O Presidente da República, José Maria Neves, presidiu esta quarta-feira, 3 de setembro, à abertura do Ano Judicial 2025/2026, defendendo que o momento “não é um mero ritual protocolar”, mas sim a reafirmação do pacto da Nação com a Justiça — pilar essencial do Estado de Direito Democrático.
Na sua intervenção, o Chefe de Estado destacou que a Constituição garante a todos o direito de acesso à Justiça em prazo razoável, mas reconheceu que esse direito ainda está longe de ser cumprido.

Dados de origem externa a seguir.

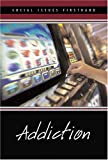 Addiction (Social Issues Firsthand) (0737724943) by Schaefer, Wyatt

Entre os problemas apontados estão a morosidade processual, processos prescritos, fragilidades na assistência judiciária e cidadãos à espera de sentença “há meses e até anos”.
“Esta é uma situação que não pode continuar, sob pena de comprometermos a transparência e a confiança que todos devemos ter na justiça”, alertou Neves.
Apesar das fragilidades, o Presidente sublinhou progressos nos últimos anos, como o recrutamento de magistrados e oficiais de justiça, a modernização tecnológica com o Portal da Justiça e sistemas de videoconferência, e a criação do Instituto Nacional de Medicina Legal.
Realçou ainda a aprovação do pacote legislativo de 2025, que reformou a organização judiciária, os estatutos das magistraturas e reforçou os conselhos superiores.
Contudo, os números continuam preocupantes: os tribunais de primeira instância acumulam mais de 11 mil processos pendentes, e o rácio de juízes permanece baixo — 12,6 por cada 100 mil habitantes. O Serviço de Inspeção Judicial também funciona com apenas um inspetor, quando a lei prevê uma estrutura mais robusta.
José Maria Neves defendeu soluções urgentes, entre elas o reforço de oficiais de justiça, a criação efetiva do Serviço de Inspeção da Magistratura, a expansão da rede judiciária e a aposta em formação contínua dos magistrados.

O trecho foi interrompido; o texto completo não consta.